# STATED GOAL
Please echo the items between the lines holding "Is pixel 13" and "Answer: pixel 32", inclusive, and nothing else.

>> begin MATERIAL

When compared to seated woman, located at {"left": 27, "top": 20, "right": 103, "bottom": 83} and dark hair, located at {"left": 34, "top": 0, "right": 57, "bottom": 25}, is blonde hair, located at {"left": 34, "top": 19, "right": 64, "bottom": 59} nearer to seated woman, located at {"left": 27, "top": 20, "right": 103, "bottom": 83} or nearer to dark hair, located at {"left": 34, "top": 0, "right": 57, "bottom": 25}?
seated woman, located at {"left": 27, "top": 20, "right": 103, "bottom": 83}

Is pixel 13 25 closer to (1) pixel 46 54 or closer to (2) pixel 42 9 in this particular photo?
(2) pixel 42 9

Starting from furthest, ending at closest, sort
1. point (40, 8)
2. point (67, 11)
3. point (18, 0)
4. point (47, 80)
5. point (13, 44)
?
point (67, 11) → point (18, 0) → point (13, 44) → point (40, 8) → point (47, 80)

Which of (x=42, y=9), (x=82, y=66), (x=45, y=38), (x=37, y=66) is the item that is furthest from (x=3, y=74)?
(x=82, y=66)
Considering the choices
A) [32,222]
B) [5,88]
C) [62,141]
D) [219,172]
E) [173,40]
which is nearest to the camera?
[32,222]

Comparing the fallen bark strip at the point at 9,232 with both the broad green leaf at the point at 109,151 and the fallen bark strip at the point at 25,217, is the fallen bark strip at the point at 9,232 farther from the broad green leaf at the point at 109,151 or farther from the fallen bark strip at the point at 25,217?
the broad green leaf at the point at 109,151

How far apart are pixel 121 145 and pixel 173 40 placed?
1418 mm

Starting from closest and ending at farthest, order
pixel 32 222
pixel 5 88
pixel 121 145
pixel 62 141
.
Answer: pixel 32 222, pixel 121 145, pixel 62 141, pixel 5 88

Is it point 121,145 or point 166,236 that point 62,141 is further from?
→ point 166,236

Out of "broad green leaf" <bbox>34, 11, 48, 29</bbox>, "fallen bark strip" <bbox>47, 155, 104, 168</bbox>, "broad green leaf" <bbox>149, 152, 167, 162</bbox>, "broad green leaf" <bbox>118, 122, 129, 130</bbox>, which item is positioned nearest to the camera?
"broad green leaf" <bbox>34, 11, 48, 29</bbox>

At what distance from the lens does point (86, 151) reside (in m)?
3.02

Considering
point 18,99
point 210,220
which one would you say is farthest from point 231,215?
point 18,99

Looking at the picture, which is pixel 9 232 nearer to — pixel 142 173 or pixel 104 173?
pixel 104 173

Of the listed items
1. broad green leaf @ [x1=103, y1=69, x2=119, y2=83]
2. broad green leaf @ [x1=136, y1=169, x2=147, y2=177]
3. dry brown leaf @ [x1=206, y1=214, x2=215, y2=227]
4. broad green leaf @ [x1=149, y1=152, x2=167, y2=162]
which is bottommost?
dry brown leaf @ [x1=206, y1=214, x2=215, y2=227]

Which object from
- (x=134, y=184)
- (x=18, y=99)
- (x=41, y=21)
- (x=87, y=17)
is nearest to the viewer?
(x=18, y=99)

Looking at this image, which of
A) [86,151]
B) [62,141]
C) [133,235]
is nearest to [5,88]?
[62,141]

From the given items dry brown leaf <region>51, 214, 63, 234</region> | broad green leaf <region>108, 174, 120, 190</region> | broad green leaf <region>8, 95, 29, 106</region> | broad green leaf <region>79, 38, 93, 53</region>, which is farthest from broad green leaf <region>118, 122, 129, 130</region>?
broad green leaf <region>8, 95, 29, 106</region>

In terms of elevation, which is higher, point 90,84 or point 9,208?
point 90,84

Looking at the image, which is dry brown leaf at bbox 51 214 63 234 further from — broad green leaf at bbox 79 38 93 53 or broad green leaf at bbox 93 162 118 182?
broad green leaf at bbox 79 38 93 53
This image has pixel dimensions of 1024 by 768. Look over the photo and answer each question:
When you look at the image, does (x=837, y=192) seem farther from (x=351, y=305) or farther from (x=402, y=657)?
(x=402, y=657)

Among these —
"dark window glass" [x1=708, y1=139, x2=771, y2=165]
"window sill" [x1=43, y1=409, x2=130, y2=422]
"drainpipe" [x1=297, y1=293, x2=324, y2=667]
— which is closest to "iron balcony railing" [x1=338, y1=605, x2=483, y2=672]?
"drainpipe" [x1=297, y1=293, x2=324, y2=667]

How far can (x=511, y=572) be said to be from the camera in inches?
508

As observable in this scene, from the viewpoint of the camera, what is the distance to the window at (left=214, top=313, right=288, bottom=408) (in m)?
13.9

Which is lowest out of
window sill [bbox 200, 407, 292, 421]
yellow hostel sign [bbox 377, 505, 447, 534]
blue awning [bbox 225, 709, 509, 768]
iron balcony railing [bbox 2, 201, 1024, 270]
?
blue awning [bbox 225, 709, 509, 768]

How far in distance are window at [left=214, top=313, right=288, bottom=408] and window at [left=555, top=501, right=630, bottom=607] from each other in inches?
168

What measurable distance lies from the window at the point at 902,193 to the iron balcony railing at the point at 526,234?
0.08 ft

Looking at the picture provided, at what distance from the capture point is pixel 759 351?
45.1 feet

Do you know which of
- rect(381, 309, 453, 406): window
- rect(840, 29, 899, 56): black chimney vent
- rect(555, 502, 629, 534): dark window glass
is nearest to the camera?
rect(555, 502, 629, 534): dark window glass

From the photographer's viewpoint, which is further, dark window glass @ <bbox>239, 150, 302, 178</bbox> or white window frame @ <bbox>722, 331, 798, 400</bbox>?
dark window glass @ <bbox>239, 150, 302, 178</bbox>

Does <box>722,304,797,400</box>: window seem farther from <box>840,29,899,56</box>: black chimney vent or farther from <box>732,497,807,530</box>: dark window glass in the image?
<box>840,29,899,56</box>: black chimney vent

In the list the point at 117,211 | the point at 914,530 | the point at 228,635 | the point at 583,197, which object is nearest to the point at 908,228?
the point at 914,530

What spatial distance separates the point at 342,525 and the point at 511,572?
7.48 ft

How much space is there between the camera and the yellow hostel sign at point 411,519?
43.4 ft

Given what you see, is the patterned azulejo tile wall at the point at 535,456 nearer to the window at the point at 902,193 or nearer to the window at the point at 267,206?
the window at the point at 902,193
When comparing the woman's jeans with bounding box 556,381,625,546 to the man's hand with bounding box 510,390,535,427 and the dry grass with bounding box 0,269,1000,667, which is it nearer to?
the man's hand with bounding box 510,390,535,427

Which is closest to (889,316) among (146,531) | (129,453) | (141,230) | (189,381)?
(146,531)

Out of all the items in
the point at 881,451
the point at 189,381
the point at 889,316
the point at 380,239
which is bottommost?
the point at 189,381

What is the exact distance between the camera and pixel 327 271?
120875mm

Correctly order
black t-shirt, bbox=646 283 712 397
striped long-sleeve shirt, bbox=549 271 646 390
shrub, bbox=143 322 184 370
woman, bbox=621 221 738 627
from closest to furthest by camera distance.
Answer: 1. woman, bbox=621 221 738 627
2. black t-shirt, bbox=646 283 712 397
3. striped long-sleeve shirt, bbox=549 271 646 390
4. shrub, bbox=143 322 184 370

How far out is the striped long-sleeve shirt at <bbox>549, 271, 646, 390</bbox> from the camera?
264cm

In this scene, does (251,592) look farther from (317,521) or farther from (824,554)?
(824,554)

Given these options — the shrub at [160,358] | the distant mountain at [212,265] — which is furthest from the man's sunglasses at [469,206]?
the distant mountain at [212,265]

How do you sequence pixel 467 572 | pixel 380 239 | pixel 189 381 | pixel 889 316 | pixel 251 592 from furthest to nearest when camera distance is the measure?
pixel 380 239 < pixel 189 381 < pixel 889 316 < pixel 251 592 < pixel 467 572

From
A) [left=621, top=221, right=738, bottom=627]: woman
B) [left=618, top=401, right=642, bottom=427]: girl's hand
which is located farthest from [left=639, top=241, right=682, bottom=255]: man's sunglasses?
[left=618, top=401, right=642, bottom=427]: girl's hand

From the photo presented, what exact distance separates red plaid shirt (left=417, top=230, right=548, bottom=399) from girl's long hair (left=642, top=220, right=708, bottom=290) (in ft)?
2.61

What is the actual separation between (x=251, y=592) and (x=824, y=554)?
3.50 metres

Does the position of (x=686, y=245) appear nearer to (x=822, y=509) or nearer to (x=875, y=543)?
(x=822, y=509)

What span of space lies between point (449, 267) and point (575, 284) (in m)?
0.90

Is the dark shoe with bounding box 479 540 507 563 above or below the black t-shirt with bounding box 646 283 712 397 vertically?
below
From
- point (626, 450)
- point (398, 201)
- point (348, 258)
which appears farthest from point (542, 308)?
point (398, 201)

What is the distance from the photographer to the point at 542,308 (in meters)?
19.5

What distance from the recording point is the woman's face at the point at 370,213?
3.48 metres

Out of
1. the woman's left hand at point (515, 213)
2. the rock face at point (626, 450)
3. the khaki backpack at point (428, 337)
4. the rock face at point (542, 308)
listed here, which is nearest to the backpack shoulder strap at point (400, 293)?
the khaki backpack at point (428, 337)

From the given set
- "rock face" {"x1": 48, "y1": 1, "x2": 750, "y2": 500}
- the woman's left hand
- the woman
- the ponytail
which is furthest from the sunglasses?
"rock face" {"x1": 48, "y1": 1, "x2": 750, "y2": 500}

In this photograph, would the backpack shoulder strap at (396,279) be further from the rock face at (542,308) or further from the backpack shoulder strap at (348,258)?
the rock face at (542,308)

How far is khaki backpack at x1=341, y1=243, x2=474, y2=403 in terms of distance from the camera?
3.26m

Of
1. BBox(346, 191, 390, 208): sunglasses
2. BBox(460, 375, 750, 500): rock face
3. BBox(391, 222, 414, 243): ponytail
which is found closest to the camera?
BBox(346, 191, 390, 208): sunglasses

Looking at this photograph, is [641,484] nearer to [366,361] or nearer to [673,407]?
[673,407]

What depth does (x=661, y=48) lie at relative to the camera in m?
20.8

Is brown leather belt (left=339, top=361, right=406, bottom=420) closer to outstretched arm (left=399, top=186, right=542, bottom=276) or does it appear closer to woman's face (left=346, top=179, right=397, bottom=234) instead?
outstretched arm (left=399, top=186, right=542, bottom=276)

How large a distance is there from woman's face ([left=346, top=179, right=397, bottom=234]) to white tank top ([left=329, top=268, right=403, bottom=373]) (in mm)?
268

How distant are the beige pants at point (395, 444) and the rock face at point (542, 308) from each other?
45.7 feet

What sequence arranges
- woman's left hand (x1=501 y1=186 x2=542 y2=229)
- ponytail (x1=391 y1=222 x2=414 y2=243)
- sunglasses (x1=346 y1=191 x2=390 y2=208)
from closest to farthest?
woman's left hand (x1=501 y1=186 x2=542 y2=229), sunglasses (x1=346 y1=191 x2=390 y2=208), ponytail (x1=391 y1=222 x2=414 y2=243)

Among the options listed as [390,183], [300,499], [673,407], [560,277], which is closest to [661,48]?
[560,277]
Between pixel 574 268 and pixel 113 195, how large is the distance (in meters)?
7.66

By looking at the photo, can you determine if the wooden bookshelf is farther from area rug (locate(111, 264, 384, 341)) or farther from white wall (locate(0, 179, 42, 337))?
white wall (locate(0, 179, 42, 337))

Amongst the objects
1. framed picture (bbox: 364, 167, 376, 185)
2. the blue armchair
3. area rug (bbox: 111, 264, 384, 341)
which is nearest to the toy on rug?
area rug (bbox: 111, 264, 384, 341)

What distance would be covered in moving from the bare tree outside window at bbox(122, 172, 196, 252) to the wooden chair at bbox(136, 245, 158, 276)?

>> end MATERIAL

# EXERCISE RESPONSE
Is pixel 13 25 closer to (1) pixel 46 54 or closer to (2) pixel 42 9 in this particular photo?
(2) pixel 42 9

Starting from furthest, ending at closest, sort
1. point (40, 8)
2. point (67, 11)
3. point (18, 0)
4. point (47, 80)
5. point (13, 44)
?
point (67, 11) → point (18, 0) → point (13, 44) → point (40, 8) → point (47, 80)

Which of (x=42, y=9), (x=82, y=66), (x=45, y=38), (x=37, y=66) is the item that is furthest from (x=3, y=74)?
(x=82, y=66)
Considering the choices
A) [32,222]
B) [5,88]
C) [62,141]
D) [219,172]
E) [173,40]
which is nearest to the camera?
[32,222]

Comparing the fallen bark strip at the point at 9,232 with both the broad green leaf at the point at 109,151 and the fallen bark strip at the point at 25,217, is the fallen bark strip at the point at 9,232 farther from the broad green leaf at the point at 109,151 or farther from the fallen bark strip at the point at 25,217?
the broad green leaf at the point at 109,151

How far apart are pixel 121 145 and pixel 173 40 placed?
1418 mm

Starting from closest and ending at farthest, order
pixel 32 222
pixel 5 88
pixel 121 145
pixel 62 141
.
Answer: pixel 32 222, pixel 121 145, pixel 62 141, pixel 5 88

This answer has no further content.